2. OTLA is testing this rule to see how attenuated the plaintiff/insurer relationship may be to have Moody “stick.”
3. Assume Moody claims are weak, especially with generalist personal injury attorneys.
4. Attack weak Moody claims with Motions to Dismiss arguing:
1. No statutory violation occurred
2. No significant emotional distress was suffered
3. No protected interest was violated
5. Try things! We’re all making this up as we go along.
6. Remember: until a high court says otherwise…
THIS RULING ISA NARROW ONE
LIGHTNING ROUND - TRIAL LESSONS LEARNED THE HARD WAY
Presenters: Heather Bowman, Megan Cook, Kirsten Curtis, Dan Larsen and Sharlei Hsu
Megan Cook:
Opposing the 11th hour amendment: tips for maintaining a written record, navigating procedural issues, and preserving dispositive motions.
Kirsten Curtis:
This presentation will cover mistakes and insight gathered during my many bench and jury trials over the years, told through anecdotes and short stories. Tips will include:
- Be friendly but trust no one.
- Make sure the judge remembers that you’re there.
- Ask ahead of time about bringing in snacks.
- Get your Multnomah County fast pass weeks before trial.
- You really don’t need hard copies.
- Underestimate the amount of time per day you’ll actually be trying your case.
- Get more alternates than you think you’re going to need.
Dan Larsen:
No case is a slam dunk. Cases are a mixture of perspectives and change shape depending on the view of the facts.

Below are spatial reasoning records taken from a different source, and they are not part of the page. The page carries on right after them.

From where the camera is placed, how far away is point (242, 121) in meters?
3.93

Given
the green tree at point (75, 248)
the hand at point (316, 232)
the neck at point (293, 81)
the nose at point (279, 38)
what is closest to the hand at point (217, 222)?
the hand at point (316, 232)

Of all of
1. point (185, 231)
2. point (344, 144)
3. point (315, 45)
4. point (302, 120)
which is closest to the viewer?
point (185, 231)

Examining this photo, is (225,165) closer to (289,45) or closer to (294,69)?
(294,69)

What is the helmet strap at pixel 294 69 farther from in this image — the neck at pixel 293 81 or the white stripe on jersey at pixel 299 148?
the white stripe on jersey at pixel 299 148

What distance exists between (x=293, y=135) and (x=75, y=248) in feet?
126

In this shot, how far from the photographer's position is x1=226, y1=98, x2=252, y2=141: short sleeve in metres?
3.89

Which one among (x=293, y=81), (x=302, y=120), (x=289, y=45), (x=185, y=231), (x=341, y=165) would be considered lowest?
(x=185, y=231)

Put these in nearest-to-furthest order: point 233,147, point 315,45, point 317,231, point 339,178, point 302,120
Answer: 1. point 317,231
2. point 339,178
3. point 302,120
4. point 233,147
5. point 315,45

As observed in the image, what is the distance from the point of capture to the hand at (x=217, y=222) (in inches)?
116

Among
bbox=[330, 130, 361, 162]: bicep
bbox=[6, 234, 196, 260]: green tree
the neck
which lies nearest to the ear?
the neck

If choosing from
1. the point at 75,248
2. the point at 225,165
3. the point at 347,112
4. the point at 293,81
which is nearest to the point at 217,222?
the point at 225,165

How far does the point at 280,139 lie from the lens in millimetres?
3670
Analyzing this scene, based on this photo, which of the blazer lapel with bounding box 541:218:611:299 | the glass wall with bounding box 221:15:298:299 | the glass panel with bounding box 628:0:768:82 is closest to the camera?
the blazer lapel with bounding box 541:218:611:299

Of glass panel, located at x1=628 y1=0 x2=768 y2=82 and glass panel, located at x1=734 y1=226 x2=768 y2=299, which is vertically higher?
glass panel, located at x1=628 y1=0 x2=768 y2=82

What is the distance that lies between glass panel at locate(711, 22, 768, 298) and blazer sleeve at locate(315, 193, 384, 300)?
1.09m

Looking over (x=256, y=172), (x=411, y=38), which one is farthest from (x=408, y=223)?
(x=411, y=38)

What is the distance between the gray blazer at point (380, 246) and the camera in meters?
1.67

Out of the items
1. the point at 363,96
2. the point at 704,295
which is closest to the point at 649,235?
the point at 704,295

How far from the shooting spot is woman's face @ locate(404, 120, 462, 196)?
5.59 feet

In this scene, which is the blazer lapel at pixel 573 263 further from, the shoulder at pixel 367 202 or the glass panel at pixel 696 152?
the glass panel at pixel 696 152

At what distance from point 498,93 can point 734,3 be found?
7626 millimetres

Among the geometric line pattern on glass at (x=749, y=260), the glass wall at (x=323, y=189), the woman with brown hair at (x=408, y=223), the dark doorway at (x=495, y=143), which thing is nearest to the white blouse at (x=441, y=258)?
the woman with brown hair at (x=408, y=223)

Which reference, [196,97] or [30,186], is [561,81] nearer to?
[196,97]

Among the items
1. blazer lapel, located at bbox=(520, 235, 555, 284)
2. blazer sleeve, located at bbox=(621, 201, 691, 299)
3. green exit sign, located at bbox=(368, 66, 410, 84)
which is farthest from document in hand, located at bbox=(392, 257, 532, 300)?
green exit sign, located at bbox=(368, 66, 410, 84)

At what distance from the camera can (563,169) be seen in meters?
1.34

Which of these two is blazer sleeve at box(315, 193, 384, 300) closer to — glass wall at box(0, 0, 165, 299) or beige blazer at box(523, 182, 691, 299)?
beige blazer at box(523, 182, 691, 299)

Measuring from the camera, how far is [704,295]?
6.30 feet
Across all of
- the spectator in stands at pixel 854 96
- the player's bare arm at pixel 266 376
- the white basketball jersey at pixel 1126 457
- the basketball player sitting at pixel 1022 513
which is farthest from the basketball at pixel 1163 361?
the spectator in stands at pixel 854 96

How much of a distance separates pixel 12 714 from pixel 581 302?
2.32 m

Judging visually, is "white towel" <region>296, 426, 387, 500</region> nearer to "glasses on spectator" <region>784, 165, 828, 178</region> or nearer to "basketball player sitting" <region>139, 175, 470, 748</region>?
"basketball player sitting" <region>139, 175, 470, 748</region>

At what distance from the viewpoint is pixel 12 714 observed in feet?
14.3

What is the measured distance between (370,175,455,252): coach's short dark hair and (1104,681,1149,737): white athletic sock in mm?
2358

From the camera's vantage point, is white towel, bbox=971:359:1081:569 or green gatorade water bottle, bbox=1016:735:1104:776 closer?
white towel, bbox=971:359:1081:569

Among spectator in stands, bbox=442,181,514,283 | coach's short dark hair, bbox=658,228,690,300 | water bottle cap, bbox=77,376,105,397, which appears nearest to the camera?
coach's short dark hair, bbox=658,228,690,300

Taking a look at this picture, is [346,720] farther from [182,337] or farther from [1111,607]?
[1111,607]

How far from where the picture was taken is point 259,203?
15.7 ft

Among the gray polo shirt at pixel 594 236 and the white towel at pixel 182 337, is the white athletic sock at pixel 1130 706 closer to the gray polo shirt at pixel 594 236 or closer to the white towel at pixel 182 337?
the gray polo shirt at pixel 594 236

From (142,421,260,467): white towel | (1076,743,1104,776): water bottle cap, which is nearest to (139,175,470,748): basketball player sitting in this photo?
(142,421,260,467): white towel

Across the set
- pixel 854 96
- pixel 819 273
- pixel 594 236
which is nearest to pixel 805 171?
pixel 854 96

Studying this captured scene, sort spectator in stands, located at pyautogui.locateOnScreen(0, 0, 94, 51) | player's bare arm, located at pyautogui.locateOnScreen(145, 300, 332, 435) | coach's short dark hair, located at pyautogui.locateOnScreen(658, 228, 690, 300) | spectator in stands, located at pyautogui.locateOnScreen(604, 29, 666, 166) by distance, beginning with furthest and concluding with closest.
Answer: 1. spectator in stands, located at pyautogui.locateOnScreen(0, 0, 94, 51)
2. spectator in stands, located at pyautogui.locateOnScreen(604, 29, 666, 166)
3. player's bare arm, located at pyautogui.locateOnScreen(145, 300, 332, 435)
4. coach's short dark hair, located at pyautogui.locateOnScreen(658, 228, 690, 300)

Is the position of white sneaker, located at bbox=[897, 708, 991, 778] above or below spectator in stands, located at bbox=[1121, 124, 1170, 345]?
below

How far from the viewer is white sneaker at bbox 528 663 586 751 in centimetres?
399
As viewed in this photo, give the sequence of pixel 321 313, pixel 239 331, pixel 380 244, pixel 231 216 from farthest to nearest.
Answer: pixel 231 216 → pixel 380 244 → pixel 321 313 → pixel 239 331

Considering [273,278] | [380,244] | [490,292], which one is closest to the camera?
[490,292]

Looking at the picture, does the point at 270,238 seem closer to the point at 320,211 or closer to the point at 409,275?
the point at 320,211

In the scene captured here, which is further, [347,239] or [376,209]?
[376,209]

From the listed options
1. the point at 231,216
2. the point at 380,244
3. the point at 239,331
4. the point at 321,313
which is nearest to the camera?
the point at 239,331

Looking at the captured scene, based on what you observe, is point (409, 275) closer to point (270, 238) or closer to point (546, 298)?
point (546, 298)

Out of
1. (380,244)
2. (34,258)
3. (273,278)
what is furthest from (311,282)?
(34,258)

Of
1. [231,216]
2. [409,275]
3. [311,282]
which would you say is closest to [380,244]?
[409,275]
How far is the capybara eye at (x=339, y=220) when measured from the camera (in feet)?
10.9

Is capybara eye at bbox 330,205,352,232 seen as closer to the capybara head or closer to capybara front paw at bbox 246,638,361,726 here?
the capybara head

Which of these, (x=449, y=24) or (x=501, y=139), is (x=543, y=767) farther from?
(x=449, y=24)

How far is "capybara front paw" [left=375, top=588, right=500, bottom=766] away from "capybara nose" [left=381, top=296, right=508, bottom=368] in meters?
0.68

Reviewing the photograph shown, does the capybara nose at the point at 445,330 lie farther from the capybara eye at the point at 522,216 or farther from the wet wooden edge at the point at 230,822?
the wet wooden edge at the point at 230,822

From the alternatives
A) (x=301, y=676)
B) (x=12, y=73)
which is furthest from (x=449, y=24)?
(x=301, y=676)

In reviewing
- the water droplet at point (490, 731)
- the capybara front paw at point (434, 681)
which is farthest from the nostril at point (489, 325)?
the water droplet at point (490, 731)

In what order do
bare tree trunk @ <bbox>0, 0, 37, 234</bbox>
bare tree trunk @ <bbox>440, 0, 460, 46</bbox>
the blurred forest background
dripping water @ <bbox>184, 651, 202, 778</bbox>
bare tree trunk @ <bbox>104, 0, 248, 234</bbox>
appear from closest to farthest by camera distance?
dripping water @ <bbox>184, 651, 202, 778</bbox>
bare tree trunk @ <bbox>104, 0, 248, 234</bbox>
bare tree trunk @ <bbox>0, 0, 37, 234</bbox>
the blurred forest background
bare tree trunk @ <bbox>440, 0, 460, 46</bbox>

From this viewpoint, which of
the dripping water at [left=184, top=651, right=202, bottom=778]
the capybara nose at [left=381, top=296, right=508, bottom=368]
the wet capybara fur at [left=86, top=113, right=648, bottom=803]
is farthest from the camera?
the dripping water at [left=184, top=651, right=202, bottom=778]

Your goal is to learn all the facts to fully understand all the facets and advocate accordingly. You have to know the good, the bad, and the ugly. Trust your client but be sure to not let facts be filtered or withheld. Your client has a perspective, as does the other side, but the truth for a decision maker generally lies somewhere in the middle. Be skeptical until you feel confident you understand what happened and why, then you can advocate most eSectively.
Sharlei Hsu:
My presentation will revolve around how to leverage vendor and appellate counsel resources for trial, including use of jury consultants, trial techs, cautionary tales about vetting demonstrative exhibits, and working in tandem with appellate counsel to tee up issues for appeal and making sure you have the most favorable record possible for preservation of substantive and procedural issues.